Data extracted from a collection
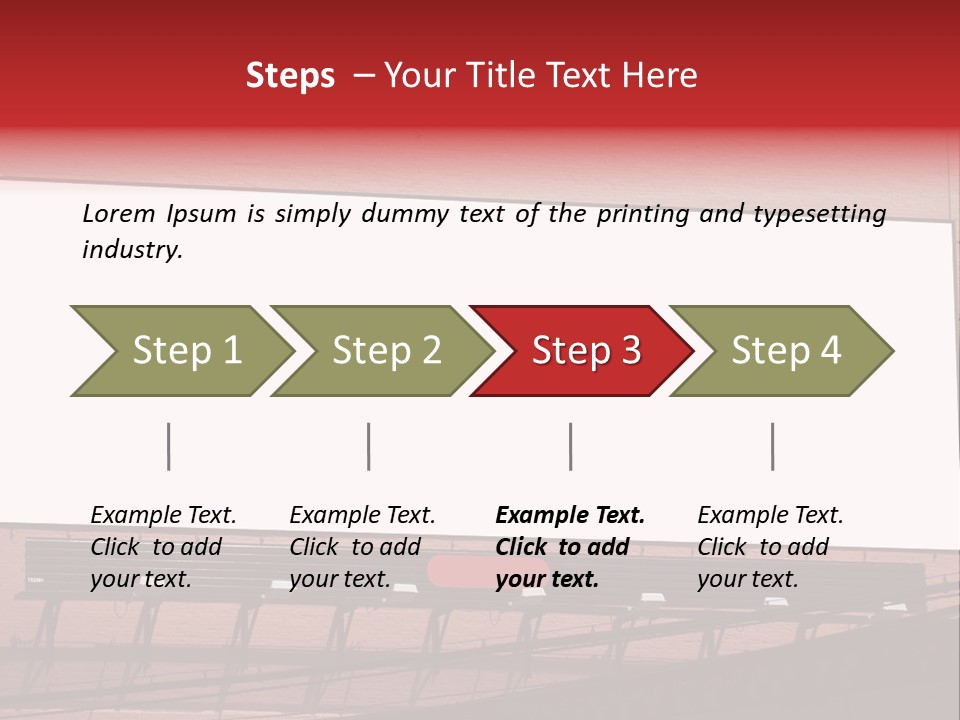 Steps – Your Title Text Here

Lorem Ipsum is simply dummy text of the printing and typesetting industry.

Step 1

Step 2

Step 3

Step 4

Example Text. Click to add your text.

Example Text. Click to add your text.

Example Text. Click to add your text.

Example Text. Click to add your text.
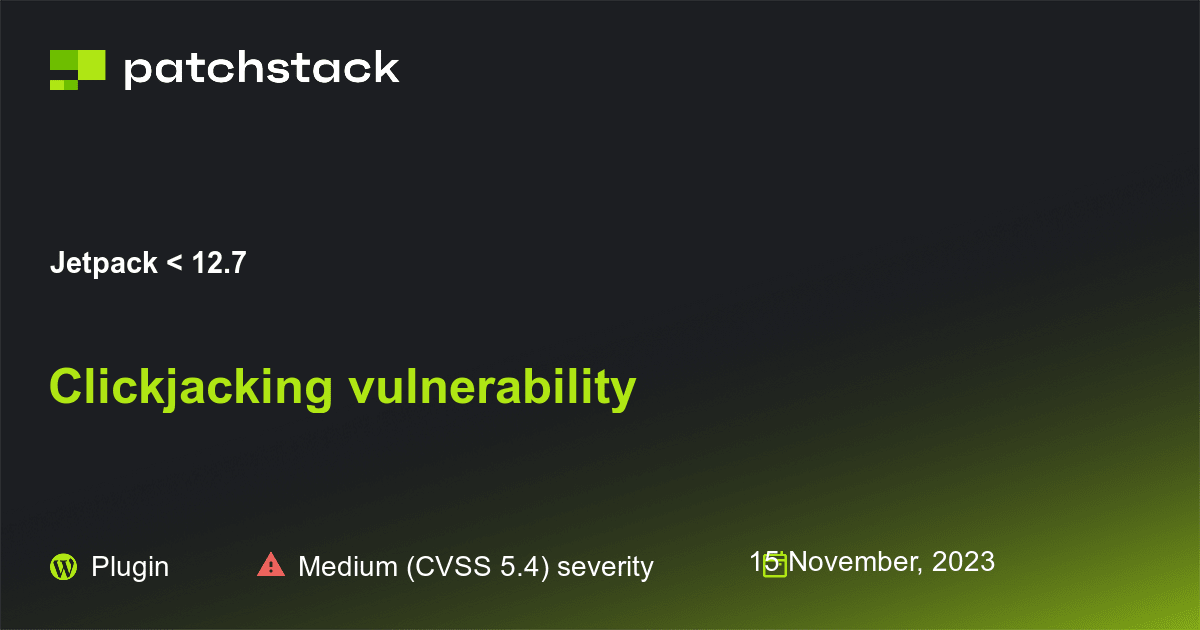 patchstack

Jetpack < 12.7

Clickjacking vulnerability

Plugin

Medium (CVSS 5.4) severity

15 November, 2023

§ **Exercise**:
Once the pictures are set aside, write out each record exactly.

§ **Result**:
 Steps – Your Title Text Here

Lorem Ipsum is simply dummy text of the printing and typesetting industry.

Step 1

Step 2

Step 3

Step 4

Example Text. Click to add your text.

Example Text. Click to add your text.

Example Text. Click to add your text.

Example Text. Click to add your text.
 patchstack

Jetpack < 12.7

Clickjacking vulnerability

Plugin

Medium (CVSS 5.4) severity

15 November, 2023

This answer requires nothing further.